*Records provided*
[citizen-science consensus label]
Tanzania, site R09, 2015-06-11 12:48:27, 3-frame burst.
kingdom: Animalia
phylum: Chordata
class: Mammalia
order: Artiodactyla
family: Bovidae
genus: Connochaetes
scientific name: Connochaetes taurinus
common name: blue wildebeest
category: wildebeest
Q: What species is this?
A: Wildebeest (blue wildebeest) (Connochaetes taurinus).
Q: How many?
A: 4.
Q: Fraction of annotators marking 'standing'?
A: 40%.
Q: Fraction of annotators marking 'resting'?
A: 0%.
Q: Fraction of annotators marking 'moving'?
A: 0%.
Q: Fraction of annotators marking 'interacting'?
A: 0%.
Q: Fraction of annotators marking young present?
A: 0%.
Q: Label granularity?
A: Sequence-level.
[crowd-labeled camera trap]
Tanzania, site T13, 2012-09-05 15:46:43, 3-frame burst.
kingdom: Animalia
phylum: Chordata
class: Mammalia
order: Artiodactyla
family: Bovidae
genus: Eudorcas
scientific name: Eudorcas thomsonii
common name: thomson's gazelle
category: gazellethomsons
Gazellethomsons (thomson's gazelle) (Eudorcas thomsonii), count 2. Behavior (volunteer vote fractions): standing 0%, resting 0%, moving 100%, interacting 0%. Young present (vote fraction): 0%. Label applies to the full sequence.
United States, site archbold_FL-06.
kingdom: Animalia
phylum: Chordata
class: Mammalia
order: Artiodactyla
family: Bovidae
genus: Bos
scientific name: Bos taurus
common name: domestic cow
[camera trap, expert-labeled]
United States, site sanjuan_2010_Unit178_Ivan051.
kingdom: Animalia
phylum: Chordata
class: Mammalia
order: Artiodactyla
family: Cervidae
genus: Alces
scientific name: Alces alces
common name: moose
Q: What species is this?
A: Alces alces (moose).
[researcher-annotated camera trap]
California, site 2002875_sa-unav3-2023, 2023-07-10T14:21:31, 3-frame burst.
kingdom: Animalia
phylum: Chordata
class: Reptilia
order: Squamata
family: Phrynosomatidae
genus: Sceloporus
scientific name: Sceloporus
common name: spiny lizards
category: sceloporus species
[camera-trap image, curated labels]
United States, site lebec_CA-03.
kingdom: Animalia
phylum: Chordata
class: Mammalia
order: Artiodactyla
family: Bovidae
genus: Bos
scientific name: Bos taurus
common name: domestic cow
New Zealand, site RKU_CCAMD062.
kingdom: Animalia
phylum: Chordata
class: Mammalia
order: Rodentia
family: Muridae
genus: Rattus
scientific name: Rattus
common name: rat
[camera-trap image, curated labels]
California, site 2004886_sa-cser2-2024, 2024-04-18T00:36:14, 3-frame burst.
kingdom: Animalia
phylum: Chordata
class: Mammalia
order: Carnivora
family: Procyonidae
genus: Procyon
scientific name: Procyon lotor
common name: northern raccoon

*Your task*
Each entry above should be output again, precisely as given.

*Answer for this exercise*
[citizen-science consensus label]
Tanzania, site R09, 2015-06-11 12:48:27, 3-frame burst.
kingdom: Animalia
phylum: Chordata
class: Mammalia
order: Artiodactyla
family: Bovidae
genus: Connochaetes
scientific name: Connochaetes taurinus
common name: blue wildebeest
category: wildebeest
Q: What species is this?
A: Wildebeest (blue wildebeest) (Connochaetes taurinus).
Q: How many?
A: 4.
Q: Fraction of annotators marking 'standing'?
A: 40%.
Q: Fraction of annotators marking 'resting'?
A: 0%.
Q: Fraction of annotators marking 'moving'?
A: 0%.
Q: Fraction of annotators marking 'interacting'?
A: 0%.
Q: Fraction of annotators marking young present?
A: 0%.
Q: Label granularity?
A: Sequence-level.
[crowd-labeled camera trap]
Tanzania, site T13, 2012-09-05 15:46:43, 3-frame burst.
kingdom: Animalia
phylum: Chordata
class: Mammalia
order: Artiodactyla
family: Bovidae
genus: Eudorcas
scientific name: Eudorcas thomsonii
common name: thomson's gazelle
category: gazellethomsons
Gazellethomsons (thomson's gazelle) (Eudorcas thomsonii), count 2. Behavior (volunteer vote fractions): standing 0%, resting 0%, moving 100%, interacting 0%. Young present (vote fraction): 0%. Label applies to the full sequence.
United States, site archbold_FL-06.
kingdom: Animalia
phylum: Chordata
class: Mammalia
order: Artiodactyla
family: Bovidae
genus: Bos
scientific name: Bos taurus
common name: domestic cow
[camera trap, expert-labeled]
United States, site sanjuan_2010_Unit178_Ivan051.
kingdom: Animalia
phylum: Chordata
class: Mammalia
order: Artiodactyla
family: Cervidae
genus: Alces
scientific name: Alces alces
common name: moose
Q: What species is this?
A: Alces alces (moose).
[researcher-annotated camera trap]
California, site 2002875_sa-unav3-2023, 2023-07-10T14:21:31, 3-frame burst.
kingdom: Animalia
phylum: Chordata
class: Reptilia
order: Squamata
family: Phrynosomatidae
genus: Sceloporus
scientific name: Sceloporus
common name: spiny lizards
category: sceloporus species
[camera-trap image, curated labels]
United States, site lebec_CA-03.
kingdom: Animalia
phylum: Chordata
class: Mammalia
order: Artiodactyla
family: Bovidae
genus: Bos
scientific name: Bos taurus
common name: domestic cow
New Zealand, site RKU_CCAMD062.
kingdom: Animalia
phylum: Chordata
class: Mammalia
order: Rodentia
family: Muridae
genus: Rattus
scientific name: Rattus
common name: rat
[camera-trap image, curated labels]
California, site 2004886_sa-cser2-2024, 2024-04-18T00:36:14, 3-frame burst.
kingdom: Animalia
phylum: Chordata
class: Mammalia
order: Carnivora
family: Procyonidae
genus: Procyon
scientific name: Procyon lotor
common name: northern raccoon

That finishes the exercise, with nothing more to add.